Speaking to Smart Health, Morán detailed the grueling treatment regimen that has become a part of his life. “You normally have to do an intravenous treatment. You're in hospital for a couple of days for initial tests and so on. And then they send you with a little machine attached to your arm. And every eight hours the medication is injected into your vein. And the next day the doctor from the primary hospital comes to your home to take care of you,” he explained.

The physical toll is compounded by the underlying conditions. “As a respiratory patient, due to Chronic Obstructive Pulmonary Disease (COPD), every time I was admitted for Antimicrobial Resistance, logically I was not able to fully recover to 100% of how I was before the crisis,” Morán said. Each infection leaves him a little weaker, a little less resilient.

The Emotional Weight of Uncertainty

Beyond the physical struggle, Morán describes a profound sense of helplessness. “At the end, you're taking medication, you're taking everything, you're isolated because you don't leave the house. Or you're isolated in a hospital room. And you feel powerless and above all, morally it affects you,” he said.

The psychological burden is perhaps the most insidious. “And that helplessness increases. Far from saying, 'well, I'm over it, that's it' - in the end, you ask yourself a question: 'when will the next one come?'” This constant anticipation of the next crisis erodes any sense of security. “So it diminishes you, it leaves you powerless in the face of these circumstances, and there is absolutely nothing you can do about it. Even if you take preventive measures, which doctors always tell you about - hand washing, cleanliness, etc. Despite everything, that's the reality. It's sad, but that's how it is.”

Morán's story is a microcosm of a larger European challenge. Across the continent, health systems are grappling with the rise of drug-resistant infections, a problem exacerbated by the overuse of antibiotics in both human medicine and agriculture. The European Centre for Disease Prevention and Control (ECDC) estimates that AMR causes over 35,000 deaths annually in the EU and European Economic Area. The economic cost is also significant, with increased hospital stays and the need for more expensive, often less effective, treatments.

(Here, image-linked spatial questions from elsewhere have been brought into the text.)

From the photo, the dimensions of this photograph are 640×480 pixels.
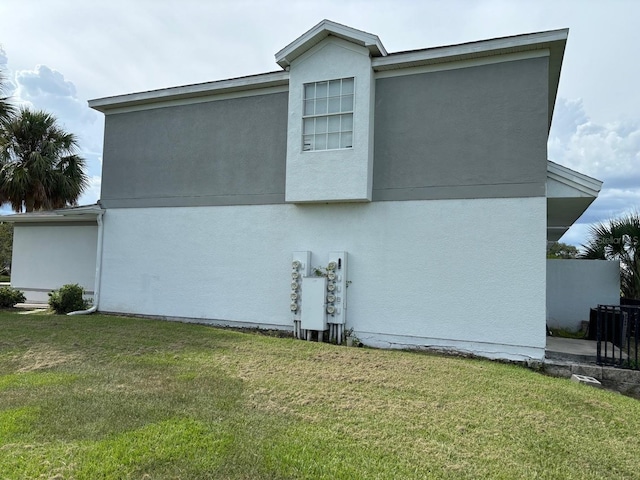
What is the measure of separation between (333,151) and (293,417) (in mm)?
5951

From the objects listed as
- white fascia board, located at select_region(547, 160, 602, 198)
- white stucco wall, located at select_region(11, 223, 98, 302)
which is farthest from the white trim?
white stucco wall, located at select_region(11, 223, 98, 302)

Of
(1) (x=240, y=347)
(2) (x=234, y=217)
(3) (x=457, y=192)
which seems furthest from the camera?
(2) (x=234, y=217)

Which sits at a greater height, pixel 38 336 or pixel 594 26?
pixel 594 26

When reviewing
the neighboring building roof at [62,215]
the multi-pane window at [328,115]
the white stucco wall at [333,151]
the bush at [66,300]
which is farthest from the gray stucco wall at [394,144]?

Initiatives like the EU's biosimilars program aim to reduce costs and improve access to biologics, but the pipeline for new antibiotics remains thin. The development of new drugs is slow and expensive, and the market incentives are often insufficient to attract major investment. This reality leaves patients like Morán in a precarious position, reliant on a dwindling arsenal of effective medicines.

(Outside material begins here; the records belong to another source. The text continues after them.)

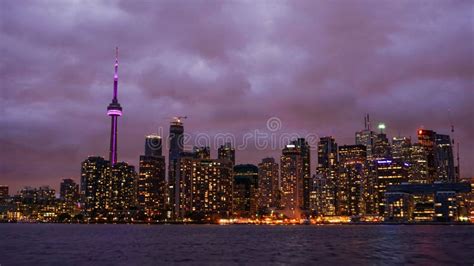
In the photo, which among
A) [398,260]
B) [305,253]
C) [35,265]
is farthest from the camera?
[305,253]

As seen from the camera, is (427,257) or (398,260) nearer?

Morán's account underscores the urgent need for a coordinated European response. This includes not only investing in research and development for new antimicrobials but also strengthening infection prevention and control measures, promoting the prudent use of existing antibiotics, and raising public awareness. The fight against AMR is not just a matter of policy; it is a deeply personal battle for millions across Europe, a battle that, as Morán's experience shows, is fought not just in hospital wards but in the quiet, anxious moments between infections.